HM. Nurnas tidak mau menyalahkan siapa-siapa atas super bengkaknya Silpa APBD 2022, anggota DPRD Sumbar tiga periode ini justru memberikan solusi untuk menekan Silpa (Sisa Lebih Penghitungan Anggaran) di APBD Sumbar.

“Kedepan Pemprov Sumbar, terutama top manajer yang mengelola anggaran mulai gubernur sebagai pejabat pemilik kuasa atas uang rakyat di APBD, tahun depan bekerjalah sesuai Perpres,” ujar Nurnas.

Menurut Nurnas di Perpres proses lelang itu boleh dimulai setelah APBD disepakati (ketok palu).

“Proses lelang saja begitu APBD ketok palu, tidak harus menunggu evaluasi APBD oleh Kemendagri,” ujarnya.

Lebih lanjut, HM Nurnas mengatakan, tidak boleh itu jika sudah proses lelang menetapkan pemenang harus menunggu Evaluasi dan APBD di Beri Nomor (jadi Perda).

“Supaya pada Mei, Juni, Juli, tender sudah ada jadi kontrak, dengan melaksanakan demikian tidak akan ada keterlambatan, dan relaisasi APBD bisa maksimal di setiap akhir tahun, tidak dua tahun terkahir ini, Silpa super bengkak,” ujarnya.
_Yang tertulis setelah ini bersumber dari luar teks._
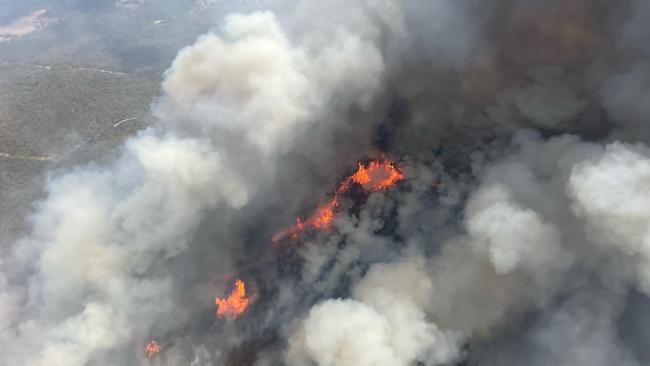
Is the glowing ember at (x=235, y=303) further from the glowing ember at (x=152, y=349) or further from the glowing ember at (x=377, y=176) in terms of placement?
the glowing ember at (x=377, y=176)

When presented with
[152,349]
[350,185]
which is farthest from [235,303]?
[350,185]

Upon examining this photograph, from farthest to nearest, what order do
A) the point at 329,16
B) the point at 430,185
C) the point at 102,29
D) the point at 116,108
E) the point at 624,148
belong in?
the point at 102,29 < the point at 116,108 < the point at 430,185 < the point at 329,16 < the point at 624,148

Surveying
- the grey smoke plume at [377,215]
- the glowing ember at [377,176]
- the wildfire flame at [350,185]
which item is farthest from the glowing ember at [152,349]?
the glowing ember at [377,176]

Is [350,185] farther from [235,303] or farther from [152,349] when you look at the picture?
[152,349]

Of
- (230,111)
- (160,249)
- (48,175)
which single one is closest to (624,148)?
(230,111)

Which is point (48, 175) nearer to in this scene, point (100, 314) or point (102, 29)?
point (100, 314)
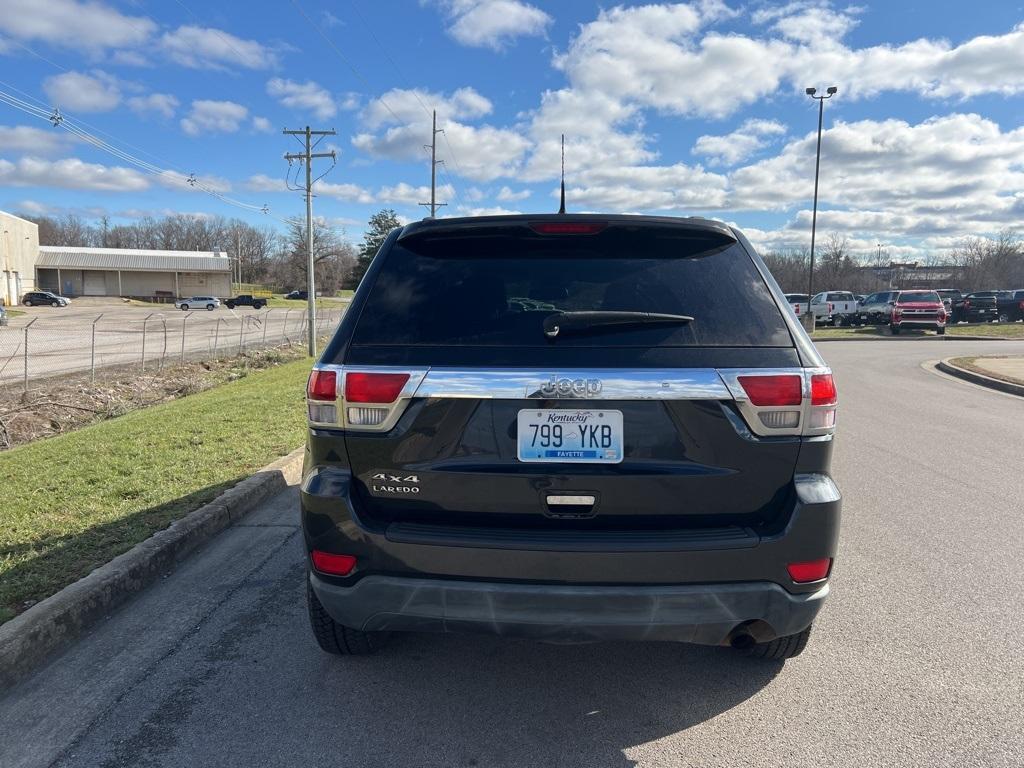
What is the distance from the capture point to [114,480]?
5848 millimetres

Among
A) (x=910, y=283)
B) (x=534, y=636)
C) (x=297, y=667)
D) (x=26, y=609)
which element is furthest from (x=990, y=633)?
(x=910, y=283)

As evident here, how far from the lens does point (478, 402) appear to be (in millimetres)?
2432

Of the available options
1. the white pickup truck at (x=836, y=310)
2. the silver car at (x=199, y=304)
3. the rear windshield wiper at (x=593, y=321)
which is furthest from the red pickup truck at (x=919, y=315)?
the silver car at (x=199, y=304)

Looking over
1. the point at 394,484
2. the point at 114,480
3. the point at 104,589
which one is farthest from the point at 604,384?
the point at 114,480

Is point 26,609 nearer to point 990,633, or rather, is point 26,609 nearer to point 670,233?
point 670,233

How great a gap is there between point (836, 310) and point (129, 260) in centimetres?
7825

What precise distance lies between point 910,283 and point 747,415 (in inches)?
3702

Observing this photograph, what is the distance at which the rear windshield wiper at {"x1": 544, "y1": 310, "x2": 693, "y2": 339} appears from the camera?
8.17ft

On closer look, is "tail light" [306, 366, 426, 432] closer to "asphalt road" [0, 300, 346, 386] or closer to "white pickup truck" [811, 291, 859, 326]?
"asphalt road" [0, 300, 346, 386]

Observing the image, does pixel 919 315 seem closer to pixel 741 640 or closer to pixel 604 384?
pixel 741 640

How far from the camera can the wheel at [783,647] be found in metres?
2.99

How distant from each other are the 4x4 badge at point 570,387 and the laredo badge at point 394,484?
58 cm

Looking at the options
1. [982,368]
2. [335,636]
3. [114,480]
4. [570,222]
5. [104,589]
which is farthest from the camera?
[982,368]

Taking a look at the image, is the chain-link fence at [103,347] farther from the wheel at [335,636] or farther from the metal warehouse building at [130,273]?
the metal warehouse building at [130,273]
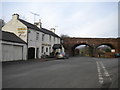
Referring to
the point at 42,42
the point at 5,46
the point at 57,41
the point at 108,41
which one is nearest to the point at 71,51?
the point at 57,41

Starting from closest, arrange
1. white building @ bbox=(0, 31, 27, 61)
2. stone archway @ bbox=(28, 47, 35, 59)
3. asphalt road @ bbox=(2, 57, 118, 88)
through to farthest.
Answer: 1. asphalt road @ bbox=(2, 57, 118, 88)
2. white building @ bbox=(0, 31, 27, 61)
3. stone archway @ bbox=(28, 47, 35, 59)

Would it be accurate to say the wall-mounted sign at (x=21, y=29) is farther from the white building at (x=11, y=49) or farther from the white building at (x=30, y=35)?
the white building at (x=11, y=49)

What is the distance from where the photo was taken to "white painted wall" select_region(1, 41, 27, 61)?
2086 centimetres

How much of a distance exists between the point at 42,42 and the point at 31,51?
515cm

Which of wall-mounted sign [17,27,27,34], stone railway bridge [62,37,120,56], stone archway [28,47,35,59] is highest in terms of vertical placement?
wall-mounted sign [17,27,27,34]

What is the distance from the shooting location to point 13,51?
23.0 m

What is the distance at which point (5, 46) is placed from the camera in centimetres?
2106

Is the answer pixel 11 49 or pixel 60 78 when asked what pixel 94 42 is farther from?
pixel 60 78

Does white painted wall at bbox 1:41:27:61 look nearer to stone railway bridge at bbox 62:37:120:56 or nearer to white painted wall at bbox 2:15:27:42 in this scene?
white painted wall at bbox 2:15:27:42

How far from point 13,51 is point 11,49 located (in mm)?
650

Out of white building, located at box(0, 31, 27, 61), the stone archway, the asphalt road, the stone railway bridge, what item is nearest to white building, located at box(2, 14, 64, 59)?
the stone archway

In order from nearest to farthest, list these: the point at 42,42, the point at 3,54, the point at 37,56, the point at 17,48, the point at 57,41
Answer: the point at 3,54
the point at 17,48
the point at 37,56
the point at 42,42
the point at 57,41

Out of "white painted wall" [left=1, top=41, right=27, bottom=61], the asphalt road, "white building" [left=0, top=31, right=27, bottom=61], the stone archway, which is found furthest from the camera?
the stone archway

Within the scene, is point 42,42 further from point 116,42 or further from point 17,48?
point 116,42
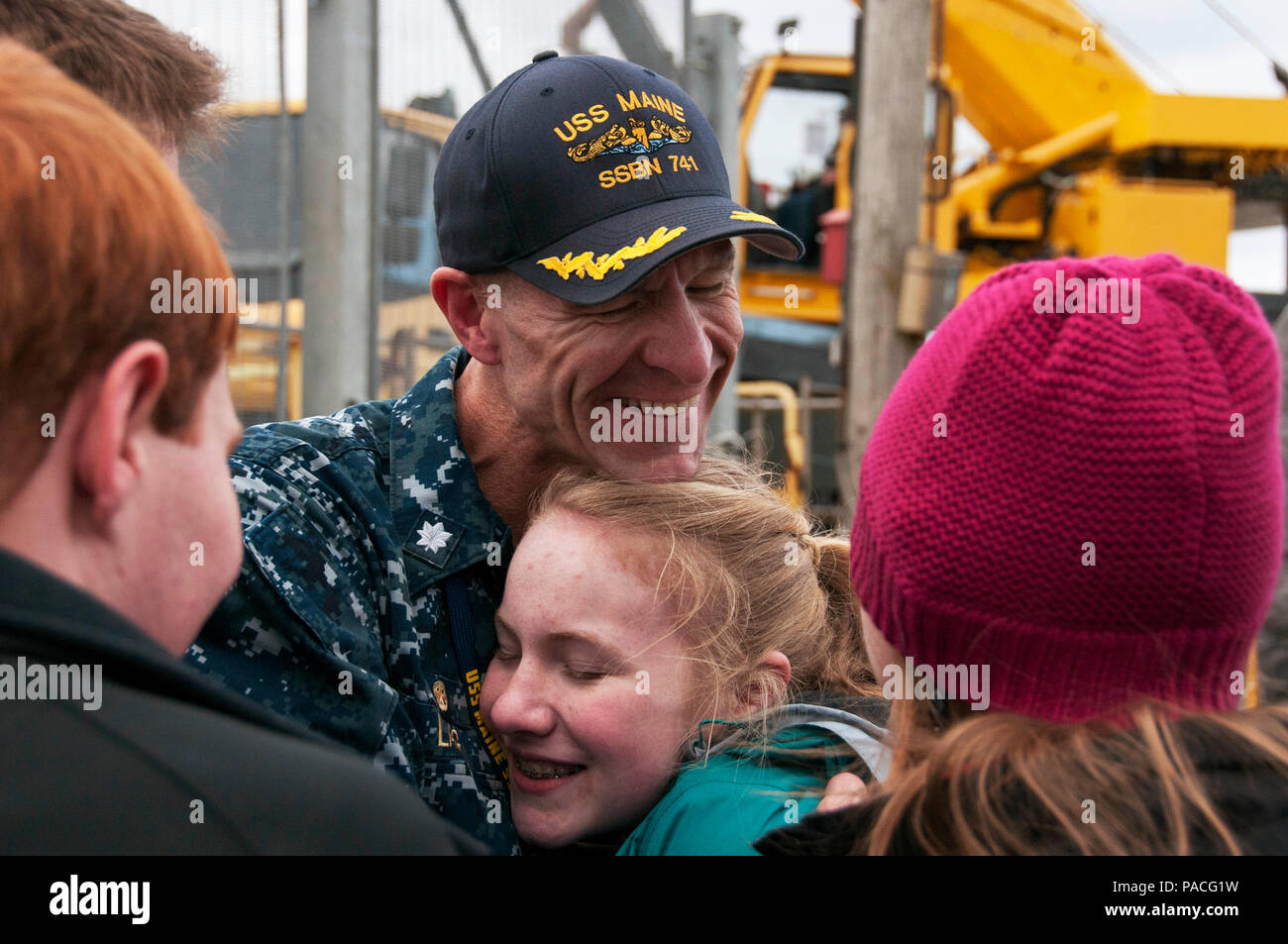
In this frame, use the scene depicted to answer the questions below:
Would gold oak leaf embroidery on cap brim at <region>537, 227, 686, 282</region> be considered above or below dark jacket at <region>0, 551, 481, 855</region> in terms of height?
above

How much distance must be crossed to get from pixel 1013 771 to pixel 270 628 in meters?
1.07

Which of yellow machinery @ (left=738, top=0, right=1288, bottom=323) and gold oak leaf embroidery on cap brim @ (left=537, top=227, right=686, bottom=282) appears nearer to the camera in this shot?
gold oak leaf embroidery on cap brim @ (left=537, top=227, right=686, bottom=282)

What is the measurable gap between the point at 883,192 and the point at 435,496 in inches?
143

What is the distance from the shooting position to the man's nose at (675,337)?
2.11m

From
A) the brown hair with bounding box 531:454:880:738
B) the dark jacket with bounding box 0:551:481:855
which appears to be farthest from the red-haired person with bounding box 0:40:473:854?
the brown hair with bounding box 531:454:880:738

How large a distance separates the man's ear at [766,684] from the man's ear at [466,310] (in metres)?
0.73

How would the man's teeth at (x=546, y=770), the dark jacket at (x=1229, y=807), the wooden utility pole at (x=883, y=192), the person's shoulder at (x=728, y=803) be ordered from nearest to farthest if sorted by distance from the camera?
1. the dark jacket at (x=1229, y=807)
2. the person's shoulder at (x=728, y=803)
3. the man's teeth at (x=546, y=770)
4. the wooden utility pole at (x=883, y=192)

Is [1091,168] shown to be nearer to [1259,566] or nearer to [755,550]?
[755,550]

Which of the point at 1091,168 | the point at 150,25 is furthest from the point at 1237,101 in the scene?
the point at 150,25

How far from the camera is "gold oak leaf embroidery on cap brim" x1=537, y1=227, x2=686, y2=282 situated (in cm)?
197

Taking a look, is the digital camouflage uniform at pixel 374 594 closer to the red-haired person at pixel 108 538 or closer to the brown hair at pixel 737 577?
the brown hair at pixel 737 577

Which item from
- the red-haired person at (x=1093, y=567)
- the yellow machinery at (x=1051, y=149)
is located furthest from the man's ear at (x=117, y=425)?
the yellow machinery at (x=1051, y=149)

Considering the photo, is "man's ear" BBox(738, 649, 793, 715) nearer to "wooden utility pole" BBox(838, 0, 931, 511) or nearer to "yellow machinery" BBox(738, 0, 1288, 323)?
"wooden utility pole" BBox(838, 0, 931, 511)
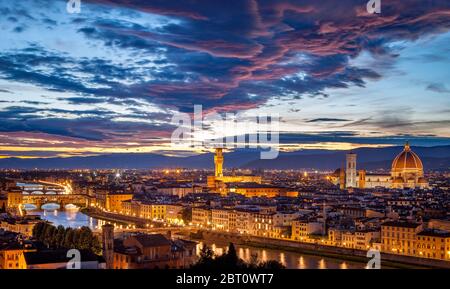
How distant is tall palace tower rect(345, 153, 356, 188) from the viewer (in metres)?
36.5

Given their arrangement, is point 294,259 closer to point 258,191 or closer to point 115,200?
point 115,200

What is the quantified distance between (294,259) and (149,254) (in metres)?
4.34

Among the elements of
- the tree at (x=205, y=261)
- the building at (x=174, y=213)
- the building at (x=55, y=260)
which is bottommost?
the building at (x=174, y=213)

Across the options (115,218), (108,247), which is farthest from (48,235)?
(115,218)

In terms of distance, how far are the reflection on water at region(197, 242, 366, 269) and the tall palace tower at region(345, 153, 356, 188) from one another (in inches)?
915

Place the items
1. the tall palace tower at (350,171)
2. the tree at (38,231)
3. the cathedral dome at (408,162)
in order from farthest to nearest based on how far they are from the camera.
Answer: the tall palace tower at (350,171) → the cathedral dome at (408,162) → the tree at (38,231)

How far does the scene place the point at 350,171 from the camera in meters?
36.8

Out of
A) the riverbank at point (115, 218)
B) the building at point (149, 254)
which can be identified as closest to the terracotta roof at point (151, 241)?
the building at point (149, 254)

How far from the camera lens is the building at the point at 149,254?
329 inches

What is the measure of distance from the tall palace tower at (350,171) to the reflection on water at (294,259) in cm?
2324

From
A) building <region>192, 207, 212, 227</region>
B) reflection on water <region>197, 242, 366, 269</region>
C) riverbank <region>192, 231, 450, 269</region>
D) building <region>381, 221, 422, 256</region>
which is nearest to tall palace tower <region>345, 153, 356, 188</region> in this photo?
building <region>192, 207, 212, 227</region>

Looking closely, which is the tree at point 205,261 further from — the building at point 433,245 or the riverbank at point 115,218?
the riverbank at point 115,218

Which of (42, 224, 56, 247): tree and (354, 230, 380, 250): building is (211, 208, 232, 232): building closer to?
(354, 230, 380, 250): building
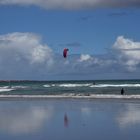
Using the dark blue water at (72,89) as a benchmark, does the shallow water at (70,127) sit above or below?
below

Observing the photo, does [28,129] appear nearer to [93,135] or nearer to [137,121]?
[93,135]

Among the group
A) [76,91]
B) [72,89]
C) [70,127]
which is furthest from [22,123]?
[72,89]

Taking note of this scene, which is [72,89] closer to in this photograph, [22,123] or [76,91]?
[76,91]

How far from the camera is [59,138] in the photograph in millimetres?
16969

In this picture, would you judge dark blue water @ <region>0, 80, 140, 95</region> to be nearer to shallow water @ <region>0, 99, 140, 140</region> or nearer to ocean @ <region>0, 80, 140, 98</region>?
ocean @ <region>0, 80, 140, 98</region>

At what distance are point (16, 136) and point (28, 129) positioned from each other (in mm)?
1960

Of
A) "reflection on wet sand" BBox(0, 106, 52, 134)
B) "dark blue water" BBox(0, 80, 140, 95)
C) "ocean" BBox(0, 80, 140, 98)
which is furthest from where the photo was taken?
"dark blue water" BBox(0, 80, 140, 95)

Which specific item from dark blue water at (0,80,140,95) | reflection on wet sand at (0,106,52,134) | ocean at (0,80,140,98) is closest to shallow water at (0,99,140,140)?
reflection on wet sand at (0,106,52,134)

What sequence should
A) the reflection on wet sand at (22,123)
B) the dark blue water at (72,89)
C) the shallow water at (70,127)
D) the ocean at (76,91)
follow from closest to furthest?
the shallow water at (70,127) < the reflection on wet sand at (22,123) < the ocean at (76,91) < the dark blue water at (72,89)

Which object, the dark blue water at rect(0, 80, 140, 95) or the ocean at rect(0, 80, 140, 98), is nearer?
the ocean at rect(0, 80, 140, 98)

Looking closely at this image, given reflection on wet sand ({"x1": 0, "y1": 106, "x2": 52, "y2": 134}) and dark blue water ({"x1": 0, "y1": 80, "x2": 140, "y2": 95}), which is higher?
dark blue water ({"x1": 0, "y1": 80, "x2": 140, "y2": 95})

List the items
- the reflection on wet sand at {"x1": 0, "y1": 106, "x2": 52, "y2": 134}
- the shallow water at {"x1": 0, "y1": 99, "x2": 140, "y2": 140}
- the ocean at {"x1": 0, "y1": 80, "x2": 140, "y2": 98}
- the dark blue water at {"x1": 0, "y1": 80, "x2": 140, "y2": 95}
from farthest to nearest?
the dark blue water at {"x1": 0, "y1": 80, "x2": 140, "y2": 95} → the ocean at {"x1": 0, "y1": 80, "x2": 140, "y2": 98} → the reflection on wet sand at {"x1": 0, "y1": 106, "x2": 52, "y2": 134} → the shallow water at {"x1": 0, "y1": 99, "x2": 140, "y2": 140}

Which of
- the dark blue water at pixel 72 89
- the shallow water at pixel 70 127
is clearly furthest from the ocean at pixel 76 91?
the shallow water at pixel 70 127

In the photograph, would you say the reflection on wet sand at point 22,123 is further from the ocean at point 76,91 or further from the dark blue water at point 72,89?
the dark blue water at point 72,89
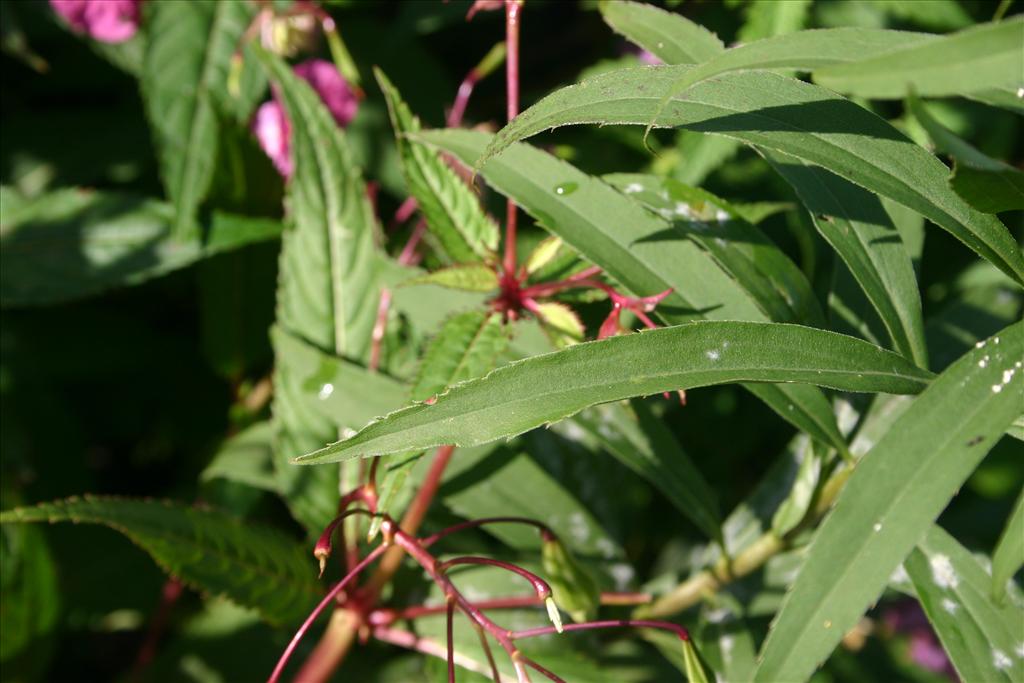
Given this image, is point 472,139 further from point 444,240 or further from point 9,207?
point 9,207

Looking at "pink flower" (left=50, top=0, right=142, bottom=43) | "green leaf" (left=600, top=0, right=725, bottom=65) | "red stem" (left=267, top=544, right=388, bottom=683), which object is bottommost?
"red stem" (left=267, top=544, right=388, bottom=683)

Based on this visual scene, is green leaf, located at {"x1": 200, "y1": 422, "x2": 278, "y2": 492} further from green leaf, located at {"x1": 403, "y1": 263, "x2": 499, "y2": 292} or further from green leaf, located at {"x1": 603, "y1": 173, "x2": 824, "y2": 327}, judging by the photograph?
green leaf, located at {"x1": 603, "y1": 173, "x2": 824, "y2": 327}

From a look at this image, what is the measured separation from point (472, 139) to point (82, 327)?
87 cm

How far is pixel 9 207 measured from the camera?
1156mm

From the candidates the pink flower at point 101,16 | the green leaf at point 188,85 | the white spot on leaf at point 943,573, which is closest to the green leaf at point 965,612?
the white spot on leaf at point 943,573

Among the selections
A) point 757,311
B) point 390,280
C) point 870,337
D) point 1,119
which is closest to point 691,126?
point 757,311

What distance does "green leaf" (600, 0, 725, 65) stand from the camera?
86 cm

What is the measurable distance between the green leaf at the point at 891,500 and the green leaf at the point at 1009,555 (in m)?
0.05

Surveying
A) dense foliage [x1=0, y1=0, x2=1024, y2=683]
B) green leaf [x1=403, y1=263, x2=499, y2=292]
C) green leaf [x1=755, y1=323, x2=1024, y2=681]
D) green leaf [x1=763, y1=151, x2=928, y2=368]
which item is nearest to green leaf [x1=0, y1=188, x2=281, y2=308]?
dense foliage [x1=0, y1=0, x2=1024, y2=683]

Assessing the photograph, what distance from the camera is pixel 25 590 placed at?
3.76ft

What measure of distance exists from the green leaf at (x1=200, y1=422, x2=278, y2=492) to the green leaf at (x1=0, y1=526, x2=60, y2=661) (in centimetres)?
21

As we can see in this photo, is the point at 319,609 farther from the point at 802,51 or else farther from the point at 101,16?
the point at 101,16

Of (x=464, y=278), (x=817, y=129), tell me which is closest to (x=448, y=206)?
(x=464, y=278)

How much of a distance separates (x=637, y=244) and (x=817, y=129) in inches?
7.6
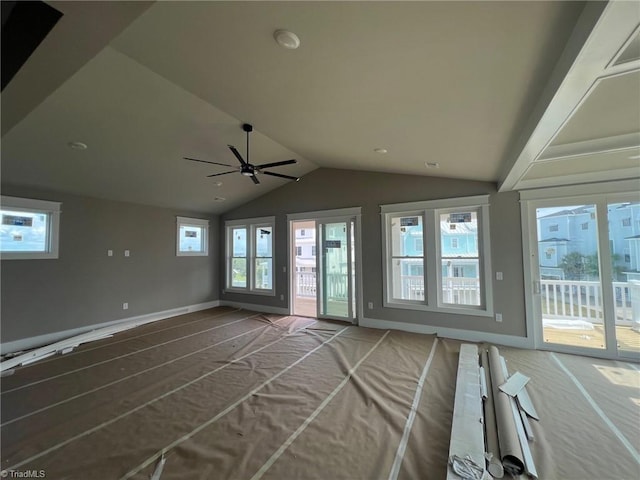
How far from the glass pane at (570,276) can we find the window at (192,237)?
7069 mm

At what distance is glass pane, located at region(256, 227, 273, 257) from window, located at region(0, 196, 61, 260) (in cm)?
379

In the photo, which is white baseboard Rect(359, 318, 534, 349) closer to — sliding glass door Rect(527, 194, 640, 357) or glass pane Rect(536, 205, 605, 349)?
sliding glass door Rect(527, 194, 640, 357)

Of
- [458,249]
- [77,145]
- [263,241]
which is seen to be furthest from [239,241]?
[458,249]

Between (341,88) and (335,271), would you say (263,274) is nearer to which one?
(335,271)

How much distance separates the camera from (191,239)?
6863 millimetres

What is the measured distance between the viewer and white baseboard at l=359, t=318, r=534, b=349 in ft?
13.2

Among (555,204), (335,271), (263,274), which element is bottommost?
(263,274)

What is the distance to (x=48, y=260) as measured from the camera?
4.52 m

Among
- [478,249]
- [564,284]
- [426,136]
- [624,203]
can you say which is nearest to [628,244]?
[624,203]

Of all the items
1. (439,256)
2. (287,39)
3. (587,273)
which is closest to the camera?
(287,39)

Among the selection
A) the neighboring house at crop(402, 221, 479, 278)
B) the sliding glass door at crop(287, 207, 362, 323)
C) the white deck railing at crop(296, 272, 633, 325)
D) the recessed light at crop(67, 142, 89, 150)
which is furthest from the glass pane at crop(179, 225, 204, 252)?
the neighboring house at crop(402, 221, 479, 278)

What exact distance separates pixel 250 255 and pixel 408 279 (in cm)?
402

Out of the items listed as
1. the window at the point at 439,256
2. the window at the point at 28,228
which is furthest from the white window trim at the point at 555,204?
the window at the point at 28,228

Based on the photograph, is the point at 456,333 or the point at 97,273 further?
the point at 97,273
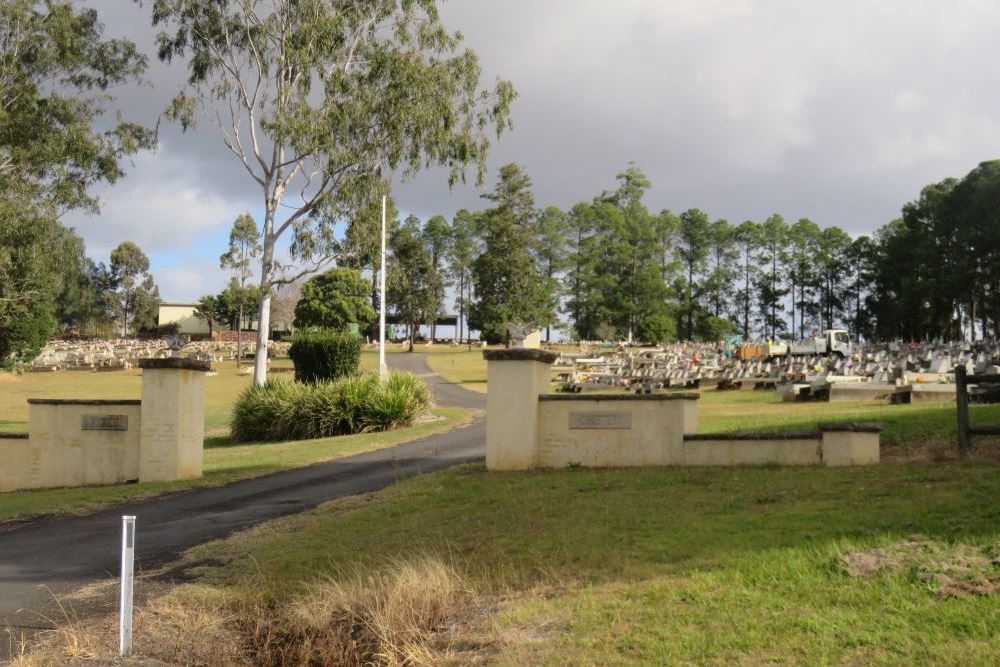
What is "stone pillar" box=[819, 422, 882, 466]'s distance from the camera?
1113 cm

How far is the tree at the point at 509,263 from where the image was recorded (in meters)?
78.7

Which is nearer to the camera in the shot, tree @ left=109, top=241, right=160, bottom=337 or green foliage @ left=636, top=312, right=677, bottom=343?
green foliage @ left=636, top=312, right=677, bottom=343

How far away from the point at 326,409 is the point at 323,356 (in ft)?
16.6

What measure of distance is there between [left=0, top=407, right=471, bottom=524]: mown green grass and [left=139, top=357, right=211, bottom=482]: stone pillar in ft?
1.24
Sementara, Biro UKPBJ kata HM Nurnas harus melakukan itu dan semua OPD harus siap. Tidak seperti tahun 2022 ini, masak masih ada di September Lelang dan Kontrak dengan pihak ketiga.

“Tandatangan September, Oktober, kapan kerjanya lagi,” ujar Nurnas.

HM Nurnas mengungkap
data per 14 Desember 2022, dari Rp. 6.639.308 Triliyun, yang baru terealisasi Rp. 5.241.682 Triliyun.

“Itu berarti masih tersisa Rp. 1 397.626 Triliyun,” ungkapnya.

Dari 51 OPD yang serapan anggaran nya :
1. 90 s.d 95 % = 6 OPD
2. 80 s.d 90 % = 31 OPD
3. 54 s.d 80 % = 14 OPD
Diantara nya :
1. Dinas BMCK&TR Anggaran nya Rp. 252.687 M baru terealisasi 71 %.
2. Dinas SDA & BK Anggaran nya Rp. 148.717 M baru terealisasi 75 %.
3. Dinas Kesehatan Rp. 249.206 M terealisasi 76 %.
4. Dinas Perkimtan Rp. 161.911 M terealisasi 74 %
5. BPKAD Rp. 25 M lebih terealisasi 74 %.
6. Biro Kesra Rp. 34 M lebih terealisasi 74 %.
7. RS Nasir Rp. 112 M lebih terealisasi 62 %.
8. Dinas Perkebunan, Pertanian Rp. 148 M lebih terealisasi 66 %.
9. Dinas Kelautan Rp. 48 M lebih terealisasi 54 %.